NIS domains are particularly applicable to Unix Personality Management. If you have several NIS domains where users have different Unix identities in each NIS domain, you can create a personality container corresponding to each NIS domain. Unix hosts are then joined to the personality container corresponding to their NIS domain. To aid in this scenario, you can create a personality container directly from a NIS domain. See the Unix Account Import Wizard online help for more information.
Note: Unix Personality Management is not appropriate when Unix identity data is divergent across Unix hosts. For example, if users have a different UID number on every Unix host, UPM is not the best choice because you need to maintain a personality container per-host.

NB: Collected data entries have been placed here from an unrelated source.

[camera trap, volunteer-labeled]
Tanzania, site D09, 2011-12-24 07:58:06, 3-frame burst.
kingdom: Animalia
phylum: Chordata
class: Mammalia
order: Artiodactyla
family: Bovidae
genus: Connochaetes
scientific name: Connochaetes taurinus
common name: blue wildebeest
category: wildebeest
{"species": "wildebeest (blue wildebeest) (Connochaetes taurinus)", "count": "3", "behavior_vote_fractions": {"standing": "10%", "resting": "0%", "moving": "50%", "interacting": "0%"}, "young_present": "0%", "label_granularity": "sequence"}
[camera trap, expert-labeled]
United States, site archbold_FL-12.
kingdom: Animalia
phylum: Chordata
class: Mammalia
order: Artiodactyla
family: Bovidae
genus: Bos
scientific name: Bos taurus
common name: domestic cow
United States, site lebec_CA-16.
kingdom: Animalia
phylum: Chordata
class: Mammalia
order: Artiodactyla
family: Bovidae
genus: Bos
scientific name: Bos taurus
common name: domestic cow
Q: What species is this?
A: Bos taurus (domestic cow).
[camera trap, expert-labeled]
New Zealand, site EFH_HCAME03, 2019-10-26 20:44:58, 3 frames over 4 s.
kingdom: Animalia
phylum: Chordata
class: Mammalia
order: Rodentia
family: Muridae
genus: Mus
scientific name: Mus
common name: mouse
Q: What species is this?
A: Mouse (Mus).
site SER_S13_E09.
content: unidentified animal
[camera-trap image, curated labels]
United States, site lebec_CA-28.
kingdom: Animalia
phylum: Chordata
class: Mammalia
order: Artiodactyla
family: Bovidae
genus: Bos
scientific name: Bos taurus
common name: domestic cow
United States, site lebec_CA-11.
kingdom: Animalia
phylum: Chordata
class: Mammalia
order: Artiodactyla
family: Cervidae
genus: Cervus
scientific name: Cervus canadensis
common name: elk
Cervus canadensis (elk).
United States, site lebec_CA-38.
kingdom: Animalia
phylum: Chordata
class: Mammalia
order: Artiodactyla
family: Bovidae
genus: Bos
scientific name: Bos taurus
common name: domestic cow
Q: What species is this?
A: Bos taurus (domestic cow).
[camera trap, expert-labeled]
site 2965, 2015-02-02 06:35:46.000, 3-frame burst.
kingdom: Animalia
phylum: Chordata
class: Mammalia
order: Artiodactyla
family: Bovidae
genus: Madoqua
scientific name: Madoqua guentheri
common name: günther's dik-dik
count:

Unix Personality Management requires an extension to the default Active Directory schema in order to store multiple Unix identities for each Active Directory user and group. The UPM schema extension derives from the RFC 2307 standard for storing Unix identity information in LDAP. It introduces new structural classes for user personalities and group personalities. You can link multiple user personalities to an Active Directory user, and multiple group personalities to an Active Directory group.
The UPM schema extension is provided in the standard LDAP Data Interchange Format (LDIF). You can use LDIF files to modify your schema using the ldifde.exe utility that is distributed by Microsoft with the Windows operating system. You must have administrative rights to extend the schema. You can find the LDIF file, qas_unix_personality_management.ldif, on the distribution media in the windows\ldif directory.
For help with running ldifde.exe, see Ldifde Command-line Reference.
To join a Unix host to the domain in UPM mode,
- Extend the schema with the Unix Personality Management schema extension.
- Create a personality container.
In ADUC, right-click a container and select All Tasks | Unix Tasks | Promote to Personality Container.
- Join Unix hosts to the domain in UPM mode using the new personality container.
For example, run the following vastool command to join to domain example.com using personality container ou=Unix Users,dc=example,dc=com:
vastool -u Administrator join -p "ou=Unix Users,dc=example,dc=com" example.com
When the Unix host is joined in UPM mode, only the Unix objects contained in the personality container are cached.